It's 9 a.m. and it seems every user across the enterprise is accessing their e-mail. Might be tempting to do some load-balancing; maybe bring that big server from accounting up to handle some of this traffic.
But wait! It's the last day of the month: Everybody will shortly start working on their monthly expense reports -- and filing them on the accounting' network. What's a network administrator to do? Find some more capacity, that's for sure. But you need a clear view of your network to make some intelligent choices in resource reallocation. Check your well-mapped domains and workgroups. You know what traffic patterns to expect. You have the smart routers and managed switches to bridge performance gaps.

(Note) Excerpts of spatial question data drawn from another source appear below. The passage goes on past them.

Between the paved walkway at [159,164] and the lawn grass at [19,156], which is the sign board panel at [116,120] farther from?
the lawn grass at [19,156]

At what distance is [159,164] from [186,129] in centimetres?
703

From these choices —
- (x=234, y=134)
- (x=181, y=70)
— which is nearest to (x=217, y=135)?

Everyone fondly recalls the free-flowing budgets of yesteryear (or the year before) when you just installed capacity to match your peak expectations. No more. Today you learn to do more with less -- or someone finds ways to do without you. You need tools to manage the network -- workgroup by workgroup, bridging unrelated sectors, shifting low-usage, or non-critical applications to electronic backwaters until demands settle.
A clear image of what's going on in your network infrastructure is critical. Add new components or domains or reconfigure existing setups and the suites of mapping/discovery tools become even more important for any group larger than five nodes or so, where you can physically see every station in the room. For this benchmark test of network management tools we solicited a number of software packages for testing.
Reviews centred on programs to handle workgroup-size configurations of five to 50 nodes -- although most scale up to cater to larger enterprise sizes. (Keep in mind upstream reporting is implied in corporate settings, which typically require huge networks to be broken into functional groups -- sizes that fit our test simulations.)
We had significant industry input, notably from a number of vendors whose software we put through our evaluation facilities, as well as from industry consultants and other experts.